Syrie : abus et impunité dans les territoires occupés par la Turquie

Des photos sur les réseaux sociaux reprises dans les médias turcs le 17 juillet montrent un accueil chaleureux en Turquie pour deux chefs de faction de l'Armée nationale syrienne (ANS), une coalition informelle de groupes d'opposition armés que la Turquie soutient dans les zones du nord de la Syrie qu'elle occupe. Sur l'une des photos, les deux dirigeants sont accueillis par Devlet Bahçeli, chef du Parti du mouvement nationaliste turc (Milliyetçi Hareket Partisi, MHP), le principal partenaire de la coalition soutenant le gouvernement du président Erdoğan, et sur une autre, ils posent avec un chef de la mafia turque condamné. Ces photos sont un rappel brutal de l'incapacité de la Turquie à freiner les abus commis par les groupes qu'elle soutient.

Bahçeli et Alaettin Cakici, le chef de la mafia condamné, ont rencontré séparément les commandants Saif Abu Bakr et Mohammad al-Jassem, tous deux accusés par les États-Unis d’avoir perpétré et supervisé des abus flagrants par leurs factions respectives, la division Hamzat et la brigade Sultan Suleiman Shah. Les abus comprennent des homicides illégaux, des enlèvements, des actes de torture, des extorsions, des violences sexuelles et des saisies de biens.

Eux et leurs factions sont tous deux soumis à des sanctions américaines et al-Jassem, également connu sous le nom d’Abou Amsha, a même fait l’objet d’une enquête menée par une coalition de factions de l’ANS en décembre 2021. La coalition a déclaré qu’il était responsable de crimes contre des civils, notamment de menaces, d’intimidations, d’agressions et de vols. Les deux hommes continuent de diriger leurs factions sans être inquiétés, tout comme d’autres accusés d’abus. Et les zones du nord de la Syrie sous leur contrôle restent sans loi et peu sûres.

Cela est dû en grande partie au fait que la Turquie entretient depuis longtemps un climat d’impunité dans les zones qu’elle occupe dans le nord de la Syrie. Un rapport de Human Rights Watch de février 2024 a documenté les atrocités commises par diverses factions de l’Armée nationale syrienne, notamment les factions Hamzat et Sultan Suleiman Shah. Il s’agit notamment d’enlèvements, de détentions illégales (y compris d’enfants), de violences sexuelles et de torture. En outre, le rapport met en évidence des pillages, des vols et des saisies de biens généralisés, et révèle l’échec des mesures de responsabilisation visant à freiner ces abus ou à assurer une réparation aux victimes.

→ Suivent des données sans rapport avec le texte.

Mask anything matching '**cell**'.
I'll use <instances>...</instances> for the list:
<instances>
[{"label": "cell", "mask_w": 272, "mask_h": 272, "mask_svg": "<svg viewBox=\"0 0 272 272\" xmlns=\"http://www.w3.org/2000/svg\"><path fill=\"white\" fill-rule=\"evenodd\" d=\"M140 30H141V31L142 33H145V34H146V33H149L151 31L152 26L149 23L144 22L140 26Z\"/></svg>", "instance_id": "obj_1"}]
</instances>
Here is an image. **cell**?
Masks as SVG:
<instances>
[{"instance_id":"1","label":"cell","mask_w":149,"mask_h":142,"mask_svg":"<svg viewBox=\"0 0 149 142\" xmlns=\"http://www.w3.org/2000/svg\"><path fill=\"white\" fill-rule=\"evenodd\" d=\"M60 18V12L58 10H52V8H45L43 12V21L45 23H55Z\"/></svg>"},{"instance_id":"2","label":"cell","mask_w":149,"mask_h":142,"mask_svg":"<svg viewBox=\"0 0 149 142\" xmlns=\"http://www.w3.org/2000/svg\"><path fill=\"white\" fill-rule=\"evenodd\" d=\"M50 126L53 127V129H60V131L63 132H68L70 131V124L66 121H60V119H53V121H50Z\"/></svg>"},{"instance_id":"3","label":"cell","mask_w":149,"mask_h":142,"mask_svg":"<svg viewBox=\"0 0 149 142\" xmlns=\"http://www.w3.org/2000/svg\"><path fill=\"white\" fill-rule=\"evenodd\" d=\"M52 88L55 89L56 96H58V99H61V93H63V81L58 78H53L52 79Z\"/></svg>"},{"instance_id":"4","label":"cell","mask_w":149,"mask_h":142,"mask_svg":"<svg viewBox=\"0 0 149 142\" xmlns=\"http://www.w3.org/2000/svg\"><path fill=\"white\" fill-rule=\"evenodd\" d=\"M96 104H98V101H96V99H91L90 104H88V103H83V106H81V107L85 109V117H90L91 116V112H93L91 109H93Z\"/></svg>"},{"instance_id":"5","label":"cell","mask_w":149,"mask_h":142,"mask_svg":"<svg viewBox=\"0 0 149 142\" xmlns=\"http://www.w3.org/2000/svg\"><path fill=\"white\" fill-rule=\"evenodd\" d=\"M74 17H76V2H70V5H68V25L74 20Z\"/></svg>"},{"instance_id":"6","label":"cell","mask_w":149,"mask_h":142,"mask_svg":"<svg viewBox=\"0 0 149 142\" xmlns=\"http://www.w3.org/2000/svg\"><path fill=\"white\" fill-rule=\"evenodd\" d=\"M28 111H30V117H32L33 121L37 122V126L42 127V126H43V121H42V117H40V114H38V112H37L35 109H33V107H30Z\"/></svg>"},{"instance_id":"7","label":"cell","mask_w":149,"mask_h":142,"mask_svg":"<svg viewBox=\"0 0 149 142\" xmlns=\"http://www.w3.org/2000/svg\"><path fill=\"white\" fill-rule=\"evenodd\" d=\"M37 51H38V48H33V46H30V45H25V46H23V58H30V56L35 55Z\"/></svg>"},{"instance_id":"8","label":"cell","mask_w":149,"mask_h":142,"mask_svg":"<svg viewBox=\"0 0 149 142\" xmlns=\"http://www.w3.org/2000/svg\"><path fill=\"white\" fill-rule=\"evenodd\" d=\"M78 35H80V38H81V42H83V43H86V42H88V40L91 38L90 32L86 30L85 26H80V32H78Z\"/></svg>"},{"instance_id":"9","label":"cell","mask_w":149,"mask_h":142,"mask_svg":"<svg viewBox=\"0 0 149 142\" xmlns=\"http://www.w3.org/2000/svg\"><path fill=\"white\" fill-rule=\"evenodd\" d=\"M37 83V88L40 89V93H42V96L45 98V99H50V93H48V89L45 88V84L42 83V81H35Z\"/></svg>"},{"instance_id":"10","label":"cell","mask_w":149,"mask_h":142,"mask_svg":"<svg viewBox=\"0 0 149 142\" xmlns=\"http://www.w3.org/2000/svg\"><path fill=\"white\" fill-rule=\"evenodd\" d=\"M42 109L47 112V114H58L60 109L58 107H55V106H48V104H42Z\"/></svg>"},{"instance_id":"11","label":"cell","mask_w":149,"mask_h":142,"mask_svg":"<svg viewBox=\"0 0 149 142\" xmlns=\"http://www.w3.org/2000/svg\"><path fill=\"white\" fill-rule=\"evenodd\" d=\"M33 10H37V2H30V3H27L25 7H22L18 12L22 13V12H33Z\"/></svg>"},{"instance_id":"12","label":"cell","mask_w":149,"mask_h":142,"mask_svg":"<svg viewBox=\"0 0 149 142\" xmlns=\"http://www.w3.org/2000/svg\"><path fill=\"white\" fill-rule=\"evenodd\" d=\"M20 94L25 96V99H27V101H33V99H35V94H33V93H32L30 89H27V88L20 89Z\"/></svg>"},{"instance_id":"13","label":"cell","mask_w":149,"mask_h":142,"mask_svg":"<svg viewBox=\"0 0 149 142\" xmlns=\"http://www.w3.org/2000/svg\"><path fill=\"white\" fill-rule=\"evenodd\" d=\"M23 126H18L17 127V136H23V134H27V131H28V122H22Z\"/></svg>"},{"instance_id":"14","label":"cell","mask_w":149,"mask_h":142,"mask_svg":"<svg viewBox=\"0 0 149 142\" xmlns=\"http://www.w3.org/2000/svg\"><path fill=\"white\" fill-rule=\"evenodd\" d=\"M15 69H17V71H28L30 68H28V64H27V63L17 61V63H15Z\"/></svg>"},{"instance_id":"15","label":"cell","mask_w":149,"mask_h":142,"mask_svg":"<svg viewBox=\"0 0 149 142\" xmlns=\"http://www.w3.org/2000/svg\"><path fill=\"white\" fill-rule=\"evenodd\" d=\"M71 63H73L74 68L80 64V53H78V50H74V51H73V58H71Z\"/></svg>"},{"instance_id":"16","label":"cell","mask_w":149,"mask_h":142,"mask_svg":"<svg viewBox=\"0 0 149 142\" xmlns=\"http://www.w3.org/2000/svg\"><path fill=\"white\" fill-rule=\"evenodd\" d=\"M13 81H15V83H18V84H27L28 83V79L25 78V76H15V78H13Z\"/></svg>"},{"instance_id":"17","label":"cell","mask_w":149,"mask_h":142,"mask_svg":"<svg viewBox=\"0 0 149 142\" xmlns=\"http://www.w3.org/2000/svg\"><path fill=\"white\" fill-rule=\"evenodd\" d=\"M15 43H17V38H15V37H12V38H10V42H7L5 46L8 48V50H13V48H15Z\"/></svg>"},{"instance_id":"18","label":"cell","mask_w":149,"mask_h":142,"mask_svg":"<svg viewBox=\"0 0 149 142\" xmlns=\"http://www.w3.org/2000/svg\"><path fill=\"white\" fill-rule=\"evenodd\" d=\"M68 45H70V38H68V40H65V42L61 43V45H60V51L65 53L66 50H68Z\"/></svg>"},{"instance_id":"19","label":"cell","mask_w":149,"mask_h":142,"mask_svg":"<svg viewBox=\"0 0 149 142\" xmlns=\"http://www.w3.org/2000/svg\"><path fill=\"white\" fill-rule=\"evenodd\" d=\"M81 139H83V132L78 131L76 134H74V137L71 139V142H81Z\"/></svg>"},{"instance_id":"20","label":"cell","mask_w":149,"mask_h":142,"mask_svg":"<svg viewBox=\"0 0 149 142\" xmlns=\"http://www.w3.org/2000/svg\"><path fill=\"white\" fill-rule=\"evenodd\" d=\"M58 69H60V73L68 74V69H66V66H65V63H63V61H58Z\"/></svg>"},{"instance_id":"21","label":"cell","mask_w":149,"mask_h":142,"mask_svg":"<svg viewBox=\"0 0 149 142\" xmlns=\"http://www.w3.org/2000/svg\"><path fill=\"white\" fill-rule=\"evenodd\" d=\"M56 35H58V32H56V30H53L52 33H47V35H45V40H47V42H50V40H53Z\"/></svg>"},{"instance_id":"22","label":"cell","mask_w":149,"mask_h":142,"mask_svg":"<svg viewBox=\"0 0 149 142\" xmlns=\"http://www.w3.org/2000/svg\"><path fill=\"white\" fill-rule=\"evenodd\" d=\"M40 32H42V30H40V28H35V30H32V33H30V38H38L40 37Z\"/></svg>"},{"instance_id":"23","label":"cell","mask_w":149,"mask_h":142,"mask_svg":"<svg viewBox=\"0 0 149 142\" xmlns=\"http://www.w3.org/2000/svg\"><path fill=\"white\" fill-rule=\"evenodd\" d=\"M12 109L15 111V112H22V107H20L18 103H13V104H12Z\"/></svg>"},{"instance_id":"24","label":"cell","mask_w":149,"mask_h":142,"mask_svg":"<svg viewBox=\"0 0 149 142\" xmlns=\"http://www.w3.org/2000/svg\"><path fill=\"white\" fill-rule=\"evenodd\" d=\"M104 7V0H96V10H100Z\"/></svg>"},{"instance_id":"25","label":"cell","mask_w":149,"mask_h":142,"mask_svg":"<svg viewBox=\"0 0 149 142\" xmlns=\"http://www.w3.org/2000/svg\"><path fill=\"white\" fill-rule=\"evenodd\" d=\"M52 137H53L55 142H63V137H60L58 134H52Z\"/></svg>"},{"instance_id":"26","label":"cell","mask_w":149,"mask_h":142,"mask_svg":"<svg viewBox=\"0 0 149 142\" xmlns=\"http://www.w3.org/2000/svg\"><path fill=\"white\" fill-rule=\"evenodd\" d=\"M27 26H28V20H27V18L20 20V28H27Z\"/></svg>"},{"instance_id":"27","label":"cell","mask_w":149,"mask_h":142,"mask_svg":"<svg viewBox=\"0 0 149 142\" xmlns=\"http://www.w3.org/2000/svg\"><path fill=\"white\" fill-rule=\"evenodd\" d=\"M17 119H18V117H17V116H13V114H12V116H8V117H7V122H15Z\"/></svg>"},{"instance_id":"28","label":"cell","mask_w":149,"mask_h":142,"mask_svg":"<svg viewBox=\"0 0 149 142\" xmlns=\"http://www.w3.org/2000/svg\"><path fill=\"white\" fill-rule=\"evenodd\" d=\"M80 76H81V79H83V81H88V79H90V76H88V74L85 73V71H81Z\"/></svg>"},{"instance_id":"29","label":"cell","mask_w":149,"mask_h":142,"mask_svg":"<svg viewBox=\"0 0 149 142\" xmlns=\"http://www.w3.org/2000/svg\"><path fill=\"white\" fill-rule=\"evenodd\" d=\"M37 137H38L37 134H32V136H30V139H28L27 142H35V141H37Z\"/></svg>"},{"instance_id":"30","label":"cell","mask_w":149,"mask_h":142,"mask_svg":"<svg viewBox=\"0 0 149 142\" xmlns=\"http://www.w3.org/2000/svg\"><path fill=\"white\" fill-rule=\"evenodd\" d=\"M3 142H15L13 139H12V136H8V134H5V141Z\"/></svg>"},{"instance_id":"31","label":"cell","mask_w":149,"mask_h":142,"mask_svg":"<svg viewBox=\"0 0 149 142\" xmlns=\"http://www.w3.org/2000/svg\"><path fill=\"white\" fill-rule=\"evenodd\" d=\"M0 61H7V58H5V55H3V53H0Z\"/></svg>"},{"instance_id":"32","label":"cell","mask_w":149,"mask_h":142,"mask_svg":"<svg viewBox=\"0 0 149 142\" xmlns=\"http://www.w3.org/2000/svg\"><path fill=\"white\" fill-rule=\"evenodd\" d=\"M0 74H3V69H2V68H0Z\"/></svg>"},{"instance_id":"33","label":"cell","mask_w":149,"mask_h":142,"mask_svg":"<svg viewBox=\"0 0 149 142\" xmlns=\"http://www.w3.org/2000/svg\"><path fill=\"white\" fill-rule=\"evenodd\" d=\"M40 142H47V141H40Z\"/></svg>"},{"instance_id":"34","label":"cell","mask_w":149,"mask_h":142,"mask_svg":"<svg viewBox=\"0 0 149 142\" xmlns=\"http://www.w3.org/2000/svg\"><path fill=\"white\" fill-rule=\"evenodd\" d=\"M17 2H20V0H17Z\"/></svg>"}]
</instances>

Des séances photos comme celle-ci démontrent que la Turquie non seulement ne s'intéresse pas à ces abus, mais semble plutôt féliciter et encourager les individus qui en sont responsables. L'association publique de Bahçeli avec les deux chefs de faction sape les efforts visant à les tenir responsables et signale une approbation tacite, ou une tolérance officielle, de leurs actions.

La célébration apparente de ces hommes en Turquie contraste fortement avec ses responsabilités en tant que puissance occupante, montrant un mépris flagrant pour la responsabilité, la justice et la stabilité future de la région.